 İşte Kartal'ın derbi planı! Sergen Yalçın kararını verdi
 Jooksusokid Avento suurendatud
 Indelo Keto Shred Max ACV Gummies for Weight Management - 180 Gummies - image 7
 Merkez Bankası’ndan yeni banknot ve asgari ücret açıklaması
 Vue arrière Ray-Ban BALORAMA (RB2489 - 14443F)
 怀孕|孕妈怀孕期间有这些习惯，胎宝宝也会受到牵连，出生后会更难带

Task to complete
Pull out every line of the material that has the word "Shred" in it. Capital and small letters must match.

Response area
 Indelo Keto Shred Max ACV Gummies for Weight Management - 180 Gummies - image 7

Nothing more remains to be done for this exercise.